自分達は、逃げ出す方向を間違えた?あの陸羽は、敵を追って、山の向こうに消えていた。人ではならざる者の足元では、炎の妖が、地を這って、桂華達との距離を縮めている。

「私達の方が、とんでもない人間に関わってしまったと思っている」

桂華と希空の周りを、炎の妖が、囲むのを待って、その人ではない者が、頭を垂れてしまった。

「はぁ?」

「冥婚の相手を探す筈が、とんでもないことになってしまった」

両膝をつき、更に頭を下げる。

「我が名は、エルタカーゼ。冥府の番人。あなたを冥婚の相手として、連れ去るはずが・・・逆に、我が主人、リファル様が姿を消してしまった」

「冥婚の相手?」

「だから・・」

希空が顔を顰めた。

「赤いお守り袋は、拾うなって、言われたでしょう?」

T國の道端で手の触れてしまった赤いお守り袋。あの瞬間に桂華と冥府の誰かが、縁を結んだそうだが、帰国した桂華を追いかけて、このエルタカーゼの言う主人が姿を消してしまったそうだ。

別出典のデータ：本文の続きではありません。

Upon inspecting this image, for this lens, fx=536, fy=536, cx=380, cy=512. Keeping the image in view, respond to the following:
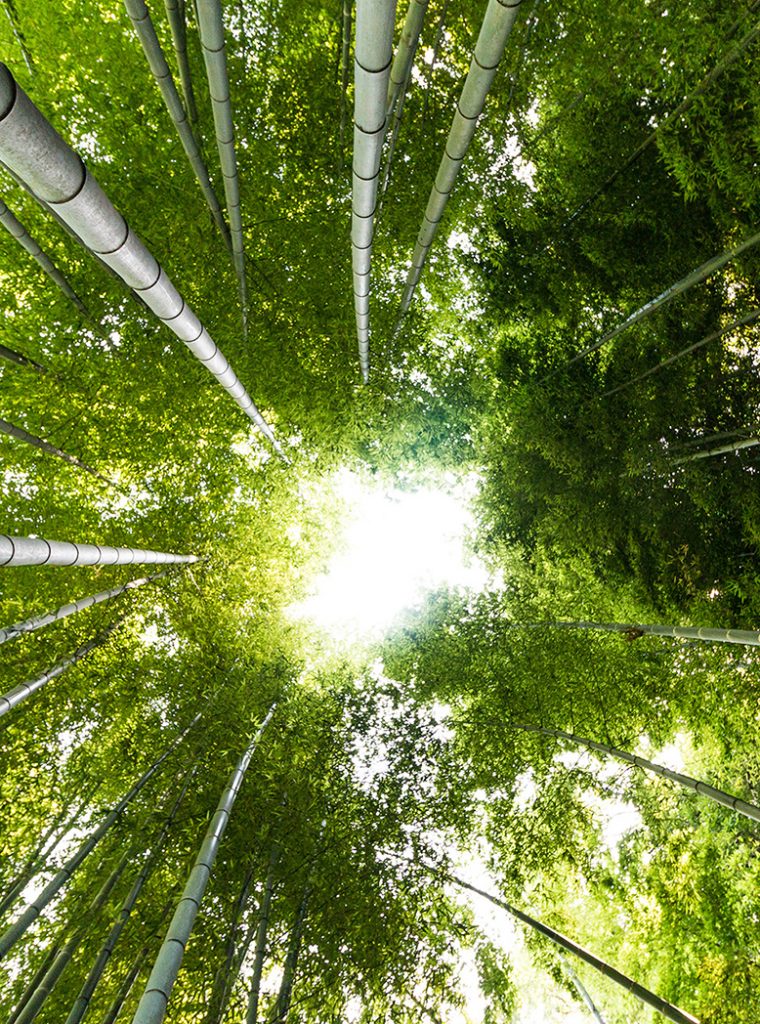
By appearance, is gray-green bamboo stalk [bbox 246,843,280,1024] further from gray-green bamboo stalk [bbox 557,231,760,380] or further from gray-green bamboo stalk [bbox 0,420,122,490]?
gray-green bamboo stalk [bbox 557,231,760,380]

「どうも、この陣の力で、どこかに、飛ばされてしまったらしい」

六芒星の陣が、妖を引き連れた桂華に反応し、発動。飛ばされたのが、番人の主人だったと言う。

「どうして、私達に、それを言うの?」

エルタカーゼは、少し、困った顔をした。

「この陣では、我らは、非力なのだ・・・しかも」

言っていい事なのか、エルタカーゼは、口篭った。